There does not seem to be one common thread in the team's losses to the Bengals. On the one hand, the Ravens rushed for less than 100 yards in five losses. On the flipside, the offense did not reach the century mark in its last two wins and ran for 206 and 107 yards on Dec. 30, 2012 and Oct. 26, 2014, respectively, but those totals still did not lead to success.
Similarly, the defense surrendered at least 350 yards in five losses. But Cincinnati persevered on 189 and 292 yards on Dec. 30, 2012, and Jan. 3, 2016, respectively, and the Ravens won on Nov. 10, 2013, and Nov. 27, 2016, despite giving up 364 and 325 yards, respectively.
And then there are the struggles that Flacco has had against the Bengals. He has been intercepted 21 times (10 more than any other opponent) and thrown just 16 touchdown passes in 17 career games against Cincinnati. He also has been sacked 35 times, which is the second-highest total against any other team.
While acknowledging that Paul Brown Stadium "is a tough place to play," Flacco will rely on a simple formula for Sunday.
"You have to forget about all of that," he said. "When you walk into the stadium, you can't be thinking about all the bad times you have had there. You have to completely wipe those out of your mind and go in with an open mind and act like you have never seen this place before and it is brand new to you, and when we win this week, it will be a whole new feeling as to how that stadium feels when we walk in it.

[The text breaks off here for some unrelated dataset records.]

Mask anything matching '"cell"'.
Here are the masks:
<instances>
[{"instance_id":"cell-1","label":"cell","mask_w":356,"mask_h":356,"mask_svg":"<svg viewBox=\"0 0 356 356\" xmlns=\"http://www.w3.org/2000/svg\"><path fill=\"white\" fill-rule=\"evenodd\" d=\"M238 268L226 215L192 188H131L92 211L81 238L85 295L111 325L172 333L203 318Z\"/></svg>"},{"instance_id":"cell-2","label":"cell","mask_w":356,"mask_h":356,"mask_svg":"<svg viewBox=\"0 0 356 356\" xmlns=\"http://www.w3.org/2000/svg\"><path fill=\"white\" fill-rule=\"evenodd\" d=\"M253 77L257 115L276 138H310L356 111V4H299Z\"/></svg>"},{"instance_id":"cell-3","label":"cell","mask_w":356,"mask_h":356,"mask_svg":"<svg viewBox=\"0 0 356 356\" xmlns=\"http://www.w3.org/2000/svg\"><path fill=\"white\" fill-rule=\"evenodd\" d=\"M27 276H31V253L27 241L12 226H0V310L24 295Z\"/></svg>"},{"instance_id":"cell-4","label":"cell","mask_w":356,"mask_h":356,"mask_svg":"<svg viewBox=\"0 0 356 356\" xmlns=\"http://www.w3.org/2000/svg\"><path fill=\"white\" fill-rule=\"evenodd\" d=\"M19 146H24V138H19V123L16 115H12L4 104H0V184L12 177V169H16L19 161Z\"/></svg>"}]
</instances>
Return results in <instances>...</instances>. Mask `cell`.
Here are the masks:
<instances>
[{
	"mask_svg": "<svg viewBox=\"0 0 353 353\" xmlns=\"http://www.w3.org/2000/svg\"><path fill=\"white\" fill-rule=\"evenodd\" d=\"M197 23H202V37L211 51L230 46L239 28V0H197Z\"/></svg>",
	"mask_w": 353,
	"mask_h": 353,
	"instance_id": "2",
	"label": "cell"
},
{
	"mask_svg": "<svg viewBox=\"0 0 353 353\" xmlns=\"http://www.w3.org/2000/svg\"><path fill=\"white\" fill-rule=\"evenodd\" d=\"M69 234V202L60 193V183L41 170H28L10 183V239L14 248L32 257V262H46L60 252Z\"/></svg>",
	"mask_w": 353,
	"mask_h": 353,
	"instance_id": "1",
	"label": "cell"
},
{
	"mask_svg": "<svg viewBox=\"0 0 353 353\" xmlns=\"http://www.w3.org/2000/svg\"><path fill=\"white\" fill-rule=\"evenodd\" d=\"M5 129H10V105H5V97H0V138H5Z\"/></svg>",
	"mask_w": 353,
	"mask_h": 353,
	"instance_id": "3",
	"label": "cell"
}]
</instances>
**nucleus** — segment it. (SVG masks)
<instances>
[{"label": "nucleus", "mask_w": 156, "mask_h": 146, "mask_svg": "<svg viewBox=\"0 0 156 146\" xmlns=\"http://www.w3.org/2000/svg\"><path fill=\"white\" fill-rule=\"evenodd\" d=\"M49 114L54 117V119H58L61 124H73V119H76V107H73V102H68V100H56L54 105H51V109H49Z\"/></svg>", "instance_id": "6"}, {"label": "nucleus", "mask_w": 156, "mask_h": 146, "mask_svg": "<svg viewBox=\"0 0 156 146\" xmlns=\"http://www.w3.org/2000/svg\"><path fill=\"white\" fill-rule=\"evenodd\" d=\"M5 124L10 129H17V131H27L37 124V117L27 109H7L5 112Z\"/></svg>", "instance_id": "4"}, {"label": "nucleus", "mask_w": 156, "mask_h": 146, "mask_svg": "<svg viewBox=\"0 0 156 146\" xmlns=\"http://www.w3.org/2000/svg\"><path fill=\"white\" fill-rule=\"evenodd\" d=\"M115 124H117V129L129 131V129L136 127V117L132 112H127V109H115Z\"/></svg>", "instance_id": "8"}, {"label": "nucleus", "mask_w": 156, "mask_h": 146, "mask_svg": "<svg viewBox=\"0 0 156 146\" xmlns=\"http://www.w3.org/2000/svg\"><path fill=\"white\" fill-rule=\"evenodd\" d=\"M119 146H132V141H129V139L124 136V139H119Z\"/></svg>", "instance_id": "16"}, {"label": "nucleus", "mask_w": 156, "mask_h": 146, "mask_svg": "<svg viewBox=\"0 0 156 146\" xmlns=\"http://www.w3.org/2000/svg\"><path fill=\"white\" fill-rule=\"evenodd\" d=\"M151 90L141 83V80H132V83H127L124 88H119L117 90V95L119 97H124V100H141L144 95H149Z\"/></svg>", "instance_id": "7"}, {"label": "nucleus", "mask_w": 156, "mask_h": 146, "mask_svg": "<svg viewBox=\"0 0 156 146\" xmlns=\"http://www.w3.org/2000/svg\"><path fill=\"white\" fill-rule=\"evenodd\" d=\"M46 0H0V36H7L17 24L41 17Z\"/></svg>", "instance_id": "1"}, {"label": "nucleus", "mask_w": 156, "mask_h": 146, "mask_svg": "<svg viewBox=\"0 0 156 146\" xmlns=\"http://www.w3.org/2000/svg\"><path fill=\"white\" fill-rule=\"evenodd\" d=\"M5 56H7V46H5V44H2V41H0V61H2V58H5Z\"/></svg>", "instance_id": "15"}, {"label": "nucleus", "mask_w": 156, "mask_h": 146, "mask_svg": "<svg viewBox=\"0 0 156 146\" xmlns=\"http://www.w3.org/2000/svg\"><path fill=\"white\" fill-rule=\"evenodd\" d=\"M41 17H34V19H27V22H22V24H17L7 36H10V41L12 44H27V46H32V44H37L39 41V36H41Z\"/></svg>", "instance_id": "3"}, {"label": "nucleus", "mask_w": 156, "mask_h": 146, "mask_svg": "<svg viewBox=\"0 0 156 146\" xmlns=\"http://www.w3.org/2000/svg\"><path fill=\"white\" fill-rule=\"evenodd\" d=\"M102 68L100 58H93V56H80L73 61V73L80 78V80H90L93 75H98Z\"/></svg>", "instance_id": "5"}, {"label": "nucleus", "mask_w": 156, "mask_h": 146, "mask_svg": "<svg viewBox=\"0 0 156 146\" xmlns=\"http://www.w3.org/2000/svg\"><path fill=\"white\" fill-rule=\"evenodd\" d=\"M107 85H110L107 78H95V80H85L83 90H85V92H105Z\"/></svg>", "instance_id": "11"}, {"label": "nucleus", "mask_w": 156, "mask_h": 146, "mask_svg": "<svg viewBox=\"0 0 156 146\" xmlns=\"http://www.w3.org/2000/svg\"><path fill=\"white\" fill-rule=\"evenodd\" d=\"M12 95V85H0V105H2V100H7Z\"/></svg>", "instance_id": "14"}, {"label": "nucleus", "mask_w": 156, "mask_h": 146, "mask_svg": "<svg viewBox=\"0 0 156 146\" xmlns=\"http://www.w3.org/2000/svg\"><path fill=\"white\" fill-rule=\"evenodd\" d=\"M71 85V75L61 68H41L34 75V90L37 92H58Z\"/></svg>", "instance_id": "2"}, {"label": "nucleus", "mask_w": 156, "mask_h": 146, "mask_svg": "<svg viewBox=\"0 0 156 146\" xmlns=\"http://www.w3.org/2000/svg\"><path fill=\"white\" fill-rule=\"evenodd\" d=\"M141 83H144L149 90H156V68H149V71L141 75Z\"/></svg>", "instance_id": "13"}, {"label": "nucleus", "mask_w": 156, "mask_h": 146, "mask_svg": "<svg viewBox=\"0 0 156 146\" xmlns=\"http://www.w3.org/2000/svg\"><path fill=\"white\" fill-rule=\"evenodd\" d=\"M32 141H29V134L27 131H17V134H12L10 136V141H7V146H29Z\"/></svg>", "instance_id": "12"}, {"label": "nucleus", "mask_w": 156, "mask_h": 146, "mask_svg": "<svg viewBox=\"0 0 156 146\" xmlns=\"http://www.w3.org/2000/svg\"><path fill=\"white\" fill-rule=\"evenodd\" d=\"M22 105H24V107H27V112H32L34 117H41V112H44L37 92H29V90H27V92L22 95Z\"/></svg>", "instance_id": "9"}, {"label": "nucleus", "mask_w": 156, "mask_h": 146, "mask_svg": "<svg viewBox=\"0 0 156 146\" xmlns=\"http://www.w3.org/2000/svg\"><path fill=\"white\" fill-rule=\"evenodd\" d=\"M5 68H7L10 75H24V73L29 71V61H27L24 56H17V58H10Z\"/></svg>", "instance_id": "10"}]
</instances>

"Yes, you have to make sure everybody blocks out the bad feeling you have had about that place, because obviously, when you walk into your home stadium, you feel at home. When you walk into places that you have won, you probably feel more at home. You have to make sure you feel that way when you walk into this place, too."
Bengals coach Marvin Lewis took a diplomatic approach when asked about his team's recent run of success against the Bengals.
"I know it's going to be a very physical game, very close," the former Ravens defensive coordinator said during a conference call. "They're well-put together, a physical football team, well-coached. We just have to play to our very best. That's what I explain to our guys each and every time and the way it's going to unfold. We've just got to keep chopping wood and keep hanging in there."
Since he was drafted by the organization in 2011, cornerback Jimmy Smith has enjoyed only one victory in Cincinnati. He said there's a strong sense of familiarity when the two sides clash.
"It's like fighting your brother," Smith said. "We've got to go out there and compete. We have to out-execute them."
The Bengals used April's NFL draft to add running back Joe Mixon and wide receiver John Ross to an offense that already includes wide receiver A.J. Green, tight end Tyler Eifert, and quarterback Andy Dalton. Strong safety Eric Weddle revealed that the team has been watching film of Cincinnati for the last four weeks.
"This is an important game," he said. "It's not just the beginning of a new season and new aspirations, but we haven't won there in five years. We know the problems and the matchups they present towards us, especially when we play there."
Ravens coach John Harbaugh said he did not get a sense that the players are placing extra importance on Sunday's game.